Nuovo «no» dei giudici al dissequestro dell'altoforno 1 dell'ex Ilva di Taranto. A nove mesi dall'incidente che ha messo fuori uso uno degli asset chiave della produzione di acciaio del gruppo siderurgico, la Procura di Taranto nella persona del gip Mariano Robertiello ha rigettato nuovamente l'istanza di dissequestro presentata dai commissari straordinari per svolgere (dopo oltre 270 giorni) ulteriori accertamenti.
Un «no» che impatta nella ripartenza di un polo produttivo di interesse nazionale e che costa e costerà tantissimo all'ex Ilva in amministrazione straordinaria, e quindi alle casse pubbliche. Secondo le indiscrezioni raccolta dal Giornale sulla base di calcoli messi nero su bianco dai commissari per tentare di convincere la procura, sperando che potesse coglierne opportunamente spunto per il dissequestro, in questi 282 giorni i danni diretti e indiretti causati dallo stop protratto dal gip ammontano a 1,2 miliardi.
Conto che raddoppierà a 2,4 miliardi per riavviare, quando sarà possibile e consentito dalla Procura, l'attività dell'altoforno: il tempo stimato è infatti quello trascorso fino a oggi, ovvero nove mesi. Nel dettaglio, 4,2 milioni di euro sono stati bruciati ogni giorno per la mancata produzione di ghisa e per il mantenimento in riscaldo degli impianti (si tratta quindi di 1,18 miliardi in 282 giorni). A questi vanno aggiunti i costi mensili legati al ricorso aggiuntivo alla Cigs, circa 5,3 milioni al mese (50 milioni totali) e i costi di ripristino danni e mancato riavvio (5,79 milioni).

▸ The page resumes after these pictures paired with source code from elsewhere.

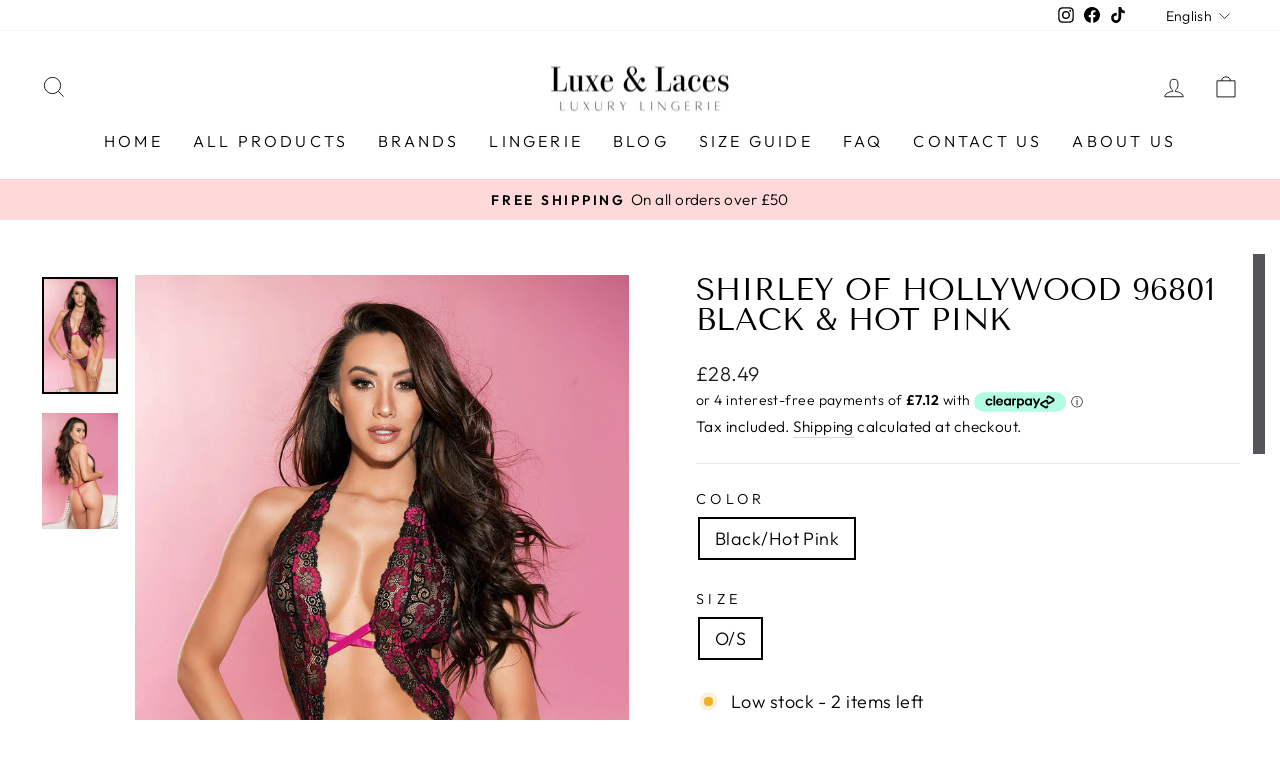

--- FILE ---
content_type: text/css
request_url: https://luxeandlaces.com/cdn/shop/t/12/assets/data-sizechart-config.css?v=95349753495918640671677616387
body_size: -166
content:
.fixed-btn{position:fixed;top:60%;bottom:100px;right:0;height:100px;z-index:999;transform:rotate(90deg)}.open-button{background-color:#2a2a30;color:#fff;padding:6px;border:none;cursor:pointer;opacity:.8;position:fixed;bottom:23px;right:28px;width:200px}.modal-content::-webkit-scrollbar{width:5px;height:5px}.modal-content::-webkit-scrollbar-track{background:#f1f1f1}.modal-content::-webkit-scrollbar-thumb{background:#888;border-radius:10px}.modal-content::-webkit-scrollbar-thumb:hover{background:#555}.modal-content table tr td{min-width:100px;width:100px;text-align:center;overflow:auto;border:1px solid #ebebeb}.modal{display:none;position:fixed;z-index:999;padding-top:100px;left:0;top:0;width:100%;height:100%;background-color:#000;background-color:#0006}.modal-content{overflow:auto;max-height:calc(100% - 100px);background-color:#fefefe;margin:auto;padding:20px;border:1px solid #888;width:80%}.close{color:#aaa;float:right;font-size:24px;font-weight:700;background-color:#fff;margin:1px 0;border:none}.close:hover,.close:focus{color:#000;text-decoration:none;cursor:pointer}#sizechart{text-decoration:none;color:#fff}table:not([class]){width:100%}.modal-content table tr td:hover{background-color:beige}
/*# sourceMappingURL=/cdn/shop/t/12/assets/data-sizechart-config.css.map?v=95349753495918640671677616387 */
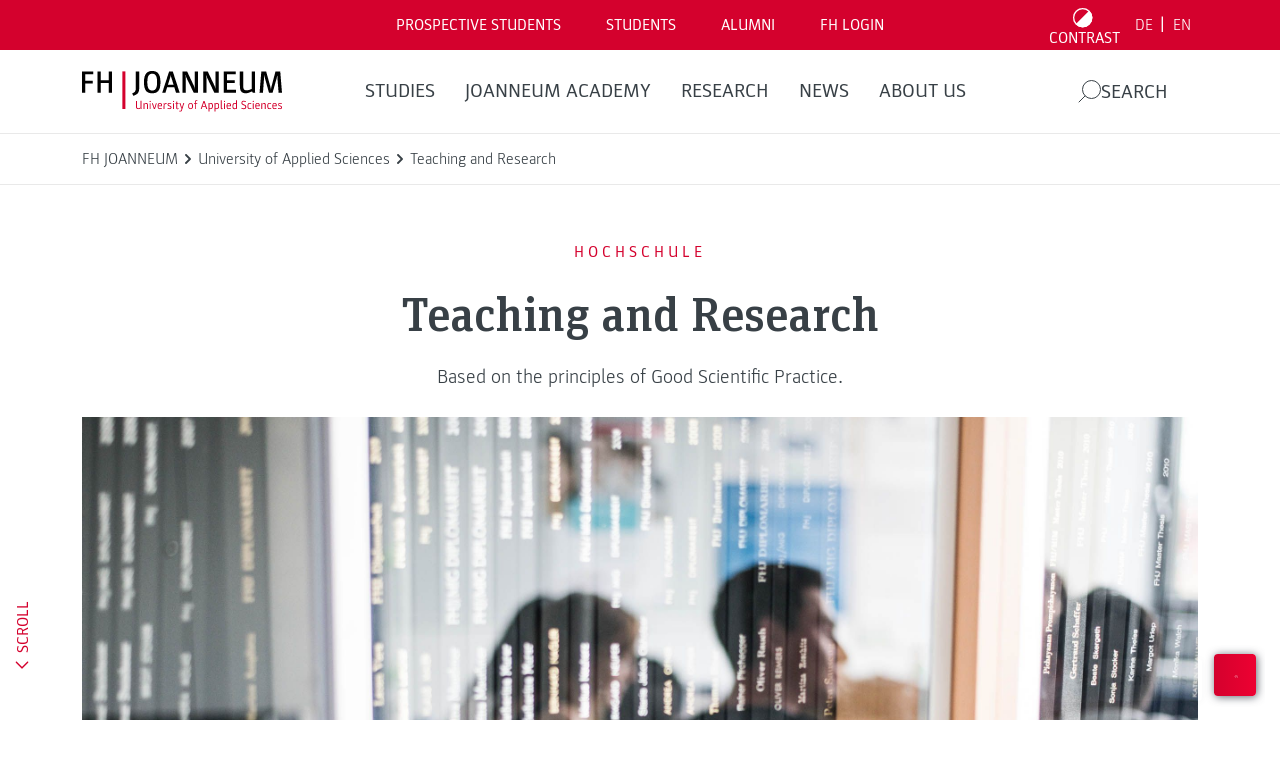

--- FILE ---
content_type: text/css
request_url: https://www.fh-joanneum.at/app/plugins/fhin/public/css/fhin-public.css?ver=1.0.0
body_size: 1272
content:
/**
 * All of the CSS for your public-facing functionality should be
 * included in this file.
 */

.content-dark {
	z-index: 5;
	background-color: #272F35;
    position: relative;
    padding-bottom: 130px;
    padding-top: 80px;
}
.content-dark a {
	color: #d61030;
}
.content-dark a:hover {
	text-decoration: underline;
}
.fhin-profile {
	padding: 20px;
	color: rgba(255, 255, 255, 0.5);
}
.fhin-profile .fhin-profile-inner {
	max-width: 1200px;
	margin: 0 auto;
}

.fhin-profile .fhin-profile-inner .unkown-user {
	color: white;
}

.fhin-profile .fhin-profile-inner .fhin-profile-logo {
	width: 120px;
    margin: 0 auto;
    display: block;
    padding-bottom: 20px;
}
.fhin-profile .fhin-profile-inner .fhin-profile-claim {
	max-width: 50%;
	display: block;
    margin: 0 auto;
    padding-bottom: 40px;
    text-align: center;
    color: white;
}



.fhin-profile .fhin-profile-inner label {
	color: rgba(255, 255, 255, 0.5);
}
.fhin-profile .fhin-profile-inner .acf-label {
	margin-top: 0 !important;
}
.fhin-profile .fhin-profile-inner .topic-multiselect {
	margin-bottom: 20px;
}
.fhin-profile .fhin-profile-inner .topic-multiselect select{
  min-height: 50px;
  border-radius: 0;
  -webkit-appearance: none;
  border: 1px solid;
  background: none;
  padding-left: 5px;
}

.fhin-profile .fhin-profile-inner input,
.fhin-profile .fhin-profile-inner select {
	width: 100%;
}
.checkbox-wrapper {
	padding-top: 5px;
}
#fhin-profile-form hr {
    border: 0;
    border-top: 1px solid #a0a4a4;
}
.checkbox-wrapper input[type=checkbox] {
	margin-right: 5px;
}
.fhin-profile .fhin-profile-inner input[type=checkbox] {
	width: auto;
}
.fhin-profile .fhin-profile-inner input.fhin-profile-input {
	padding: 15px;
	padding-top: 17px;
	color: white;
	background-color: #384046;
	border: none;
	margin-bottom: 20px;
  min-height: 50px;
  border-radius: 0;
  -webkit-appearance: none;
}
.fhin-profile .fhin-profile-inner .chosen-container-multi .chosen-choices {
	color: white;
	background-color: #384046;
	border: none;
    padding: 4px;
}

.fhin-profile .fhin-profile-inner .chosen-container .chosen-results li.highlighted {
	background-color: #272F35;
}

.fhin-profile .fhin-profile-inner .chosen-container .chosen-results li {
	padding-top: 12px;
}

Considerato poi che lo spegnimento anomalo dell'altoforno dovuto al sequestro senza facoltà di svuotamento dell'acciaio presente al suo interno comporterà manutenzioni straordinarie della durata di circa nove mesi, il danno raddoppia: ulteriori danni produttivi per 1,1 miliardi e 47 milioni di euro di Cigs aggiuntiva. Il che porta il conto finale e potenziale a 2,4 miliardi. Il doppio di quanto speso nell'ultimo anno in manutenzioni. Una voragine che ha quale unica responsabile la Procura di Taranto. Ovviamente, un totale non definitivo che dipenderà da quanto durerà ancora il sequestro e da quanto costeranno le nuove manutenzioni straordinarie di Afo1. Costi extra di cui nessuno risponderà. In udienza, il pm Mariano Buccoliero ha sostenuto che il mantenimento del sequestro era finalizzato a ulteriori accertamenti sull'impianto chiesti dai consulenti della Procura verso la fine del 2025. E questo, nonostante il legale dell'azienda aveva osservato che gli accertamenti ulteriori chiesti, erano già stati prefigurati a luglio, ma furono allora scartati poichè ritenuti non necessari dalla consulente incaricata dalla Procura. Questi nuovi accertamenti, ha argomentato in udienza il legale di Acciaierie d'Italia, si potevano fare mesi fa e nessuno allora avrebbe mosso particolari obiezioni, mentre farli ora non solo mantiene il sequestro probatorio, ma contrasta soprattutto con gli orientamenti della Corte di Cassazione per la quale questa tipologia di sequestro deve avere tempi i più stretti possibile.
Adesso l'azienda impugnerà il «no» al dissequestro in Cassazione. Ma il danno è concreto e indietro non si torna. E nonostante i Governo stia facendo di tutto per fare ripartire il siderurgico, la Procura a Taranto persevera nell'essere da decenni - con le sue scelte - protagonista di una storia senza lieto fine.